User profile can be stored in Hbase with rowkey being userId. We can have one column family to store user basic information and another column family to store user labels. A hive table can be linked to user profile table in Hbase to serve offline queries. User labels are nothing but topic words of articles that the user interacted with. By interaction, it means the events we have tracked from user such as clicked, shared, collected etc. To determine the weights of each label, we can add some rules based on our business logic. For instance, we can assume if reading within 1000s, add 1 point, bigger than 1000s, add 2 points. Share contributes 3 points etc. To avoid accumulating weights among all the historical data, we can add weight decay. For example we can let label weight decay by 1/(log(t)+1) where t represents the time difference between event first being triggered and current time.

For newly added data, we can run the same process as above and insert new results into Hbase. Apscheduler and Supervisor can also be used to schedule periodic execution and manage running process.

Recall and Ranking Overview

Below is the overview of recall and ranking steps. Based on user and article profiles, we can use multi-way recall to select candidate datasets. Then we can apply some ML or DL models to predict click rate and recommend top highest K results.

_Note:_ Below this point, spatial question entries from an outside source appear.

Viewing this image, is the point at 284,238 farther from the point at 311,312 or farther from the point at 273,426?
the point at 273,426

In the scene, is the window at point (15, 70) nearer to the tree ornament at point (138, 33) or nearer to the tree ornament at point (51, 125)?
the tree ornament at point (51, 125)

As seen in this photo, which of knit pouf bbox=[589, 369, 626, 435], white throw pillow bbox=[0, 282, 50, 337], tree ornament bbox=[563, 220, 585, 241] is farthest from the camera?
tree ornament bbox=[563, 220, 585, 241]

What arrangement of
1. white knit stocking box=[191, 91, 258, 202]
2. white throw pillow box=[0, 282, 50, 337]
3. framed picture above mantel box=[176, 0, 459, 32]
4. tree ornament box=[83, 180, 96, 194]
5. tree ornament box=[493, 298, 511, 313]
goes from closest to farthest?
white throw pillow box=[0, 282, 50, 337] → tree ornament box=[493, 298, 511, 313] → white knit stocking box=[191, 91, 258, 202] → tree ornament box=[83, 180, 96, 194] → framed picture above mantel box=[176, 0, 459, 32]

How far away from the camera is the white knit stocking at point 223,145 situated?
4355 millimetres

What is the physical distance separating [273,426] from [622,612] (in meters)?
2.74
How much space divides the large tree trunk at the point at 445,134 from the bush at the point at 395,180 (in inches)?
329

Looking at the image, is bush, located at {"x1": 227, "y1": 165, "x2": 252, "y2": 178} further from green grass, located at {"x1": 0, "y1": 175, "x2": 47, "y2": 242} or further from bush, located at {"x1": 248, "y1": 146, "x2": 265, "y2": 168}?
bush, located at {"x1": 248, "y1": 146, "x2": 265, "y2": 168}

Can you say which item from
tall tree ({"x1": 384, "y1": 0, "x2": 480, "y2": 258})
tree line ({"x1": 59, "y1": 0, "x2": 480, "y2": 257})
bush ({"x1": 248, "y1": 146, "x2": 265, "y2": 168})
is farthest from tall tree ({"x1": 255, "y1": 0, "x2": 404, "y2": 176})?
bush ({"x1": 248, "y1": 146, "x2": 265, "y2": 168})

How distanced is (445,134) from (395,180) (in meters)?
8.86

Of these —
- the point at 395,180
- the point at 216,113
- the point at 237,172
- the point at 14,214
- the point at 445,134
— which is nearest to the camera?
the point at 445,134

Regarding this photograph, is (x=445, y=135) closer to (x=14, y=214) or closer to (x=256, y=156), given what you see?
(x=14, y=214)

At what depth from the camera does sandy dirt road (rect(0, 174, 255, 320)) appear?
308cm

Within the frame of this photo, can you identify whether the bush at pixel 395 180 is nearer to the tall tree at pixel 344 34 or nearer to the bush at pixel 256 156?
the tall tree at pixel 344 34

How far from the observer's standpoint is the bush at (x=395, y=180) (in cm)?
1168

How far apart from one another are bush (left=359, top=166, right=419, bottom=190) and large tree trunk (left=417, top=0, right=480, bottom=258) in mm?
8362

In terms of storage, we can store the recall result in Hbase (named articles_recall) with schema as follows:

User_id, Integer, rowKey

Channel_id, Integer

Column family model_recall with each column qualifier being recommended article id (each column family can have multiple versions based on timestamp and a TTL)

Column family content_recall with each column qualifier being recommended article id (each column family can have multiple versions based on timestamp and a TTL)

Column family online with each column qualifier being recommended article id (each column family can have multiple versions based on timestamp and a TTL)

We can add version and TTL to each column family so that we have multiple versions of results and old results get dropped after certain amount of time.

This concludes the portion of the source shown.